NGS: data formats

The Fasta format

The Fasta format is easily the most ubiquitous and recognizable format for encoding biological sequences. It's simple, easy for humans to read, and easy for computers to parse.

  • The first line of each sequence begins with a chevron (> symbol), followed by whatever textual description is desired.
  • All subsequent lines in the entry contain the DNA (or RNA or protein) sequence.
  • The next chevron indicates the beginning of a new entry.
>seq1
CTCTGCCTATACACACACATTGGACGAAACATCTACTATGGATCCTACCTATACTCAGAAACCTGAAACA
CAGGTATTATACTACTACTAATCACCATAGCCACCGCCTTCATAGGATATGTCCTTCCATGAGGACAAAT
ATCATTCTGAGGGGCAACCGTAATTACTAACCTCTTCTCAGCAATTCCCTACATCGGCACAAACCTAGTA
GAATGAATTTGAGGAGGCTTTTCGGTAGATAAAGCAACCTTAAACCGATTCTTCGCCTTCCATTTCATCC
TTCCATTTACTATAGTTGCACTAGCAGGAGTGCACCTAACCTTTCTTCACGAAACAGGCTCAAACAACCC
ACTAGGTCTCACTTCAGACTCAGATAAAATTCCCTTCCACCCGTACTATACTATCAAAGACTTCCTAGGA
CTACTTATCCTAATTTTACTCCTTCTACTCTTAGCCCTACTATCTCCA
>seq2 optional description here
TCTGAACTCTAACAATAGATTTACTAACACTTACATGAATTGGCAGTCAACCAGTAGAATACCCCTACAC
CATTATTGGCCAAATAGCCTCAATTCTATACTTCTCCATTATTCTAGCTTTCCTACCAATTGCAGGANTA
ATCGAAAACTACC

These days you don't typically see NGS data encoded in Fasta format. However, the Fasta format is still the most common format for storing genome assemblies, protein sequences, and gene sequences, all of which will come up in this class.

The Fastq format(s)

Pre-NGS (Sanger) sequencers typically produced paired .fasta and .qual files, one containing the sequence for each read and the other containing a sequence of quality scores. These quality scores encode how confident the instrument is in the accuracy of each nucleotide for each read.

With the advent of NGS sequencing, it has become much more common to encode sequence data and quality scores in a single file using the Fastq format. The Fastq format is similar to the Fasta format, with a few extensions: each entry contains 4 lines and corresponds to a single read.

  • The first line begins with an @ symbol and contains an identifier for the read. Sequencing machines will typically use this identifier to store information about the flowcell, tile, instrument, etc, from which the read originated, but any string of (ASCII) characters is valid.
  • The second line contains the nucleotide sequence of the read.
  • The third line begins with the + character and is followed by the read identifier.

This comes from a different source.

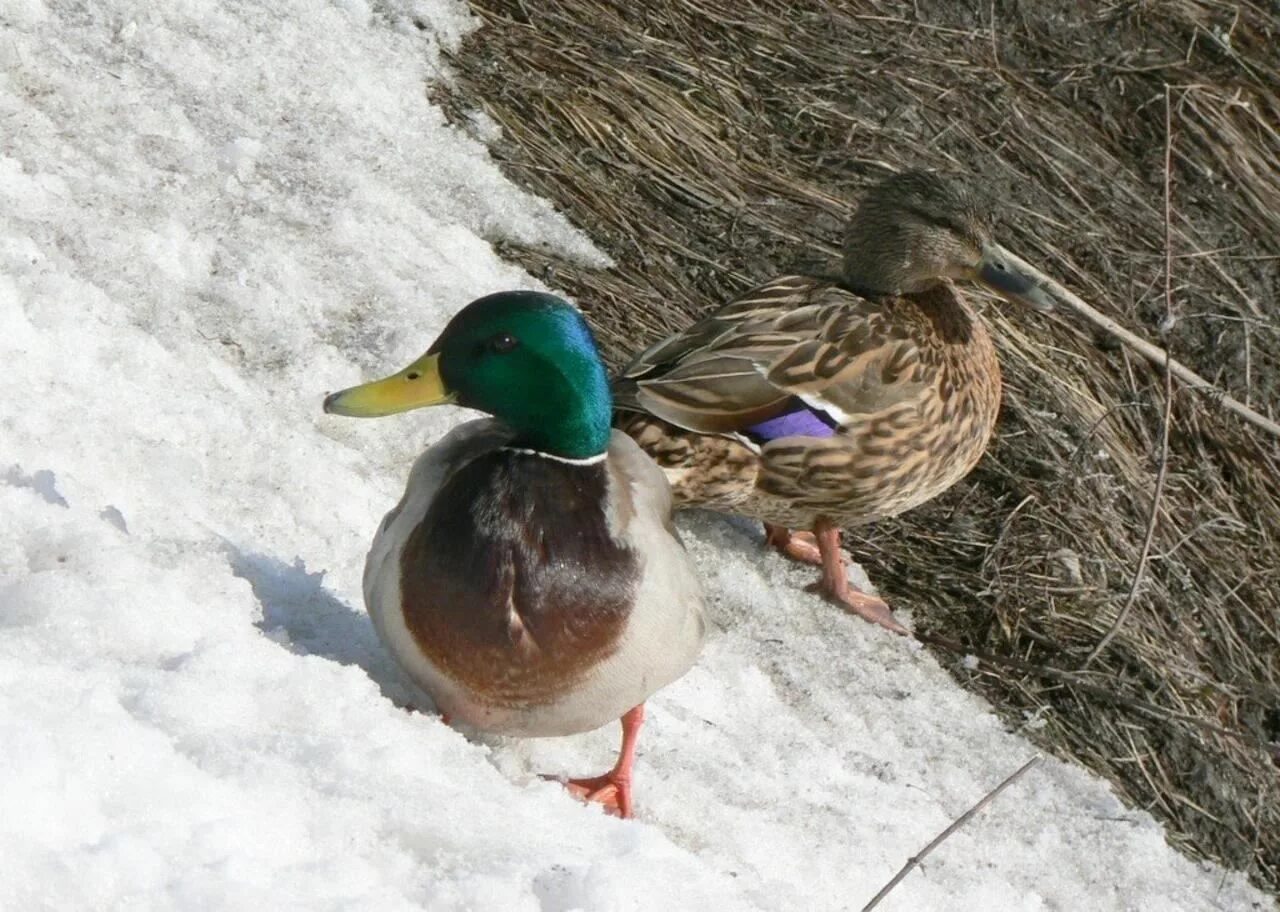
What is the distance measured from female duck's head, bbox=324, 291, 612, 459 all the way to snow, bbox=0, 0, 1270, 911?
20.7 inches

Usually, this line is identical to the first line in the entry (except for the first character) or it is blank.
  • The fourth line contains quality scores for each nucleotide in the read.
@SRR001666.1 071112_SLXA-EAS1_s_7:5:1:817:345 length=36
GGGTGATGGCCGCTGCCGATGGCGTCAAATCCCACC
+SRR001666.1 071112_SLXA-EAS1_s_7:5:1:817:345 length=36
IIIIIIIIIIIIIIIIIIIIIIIIIIIIII9IG9IC

As sequencing platforms have changed over time, several incompatible variants of the Fastq format have emerged, each with a different way of interpreting the quality values in the 4th line of each entry (see Cock et al (2010) for a thorough treatment of this issue). Some software packages can guess which encoding scheme is used for a particular Fastq file, but it's not always possible to guess correctly and it's always a good idea to get this information before analyzing the data. If you ordered the data from a sequencing center, make sure they provide this information to you. If you are downloading someone else's data from a public database, this information is usually provided in the metadata.

See this page about converting between different Fastq variants.

Paired-end vs single-end data

Some NGS protocols sequence from one end of each DNA fragment: this is called single-end sequencing. Other protocols will sequence both ends of each fragment, producing two paired reads: this is called paired-end sequencing. For some types of analysis paired-end data provide valuable information that can improve the result. When you are working with NGS data, you need to check whether your reads are single-end or paired-end. Some software only supports one data type or the other, and software that supports both requires you to specify the data type.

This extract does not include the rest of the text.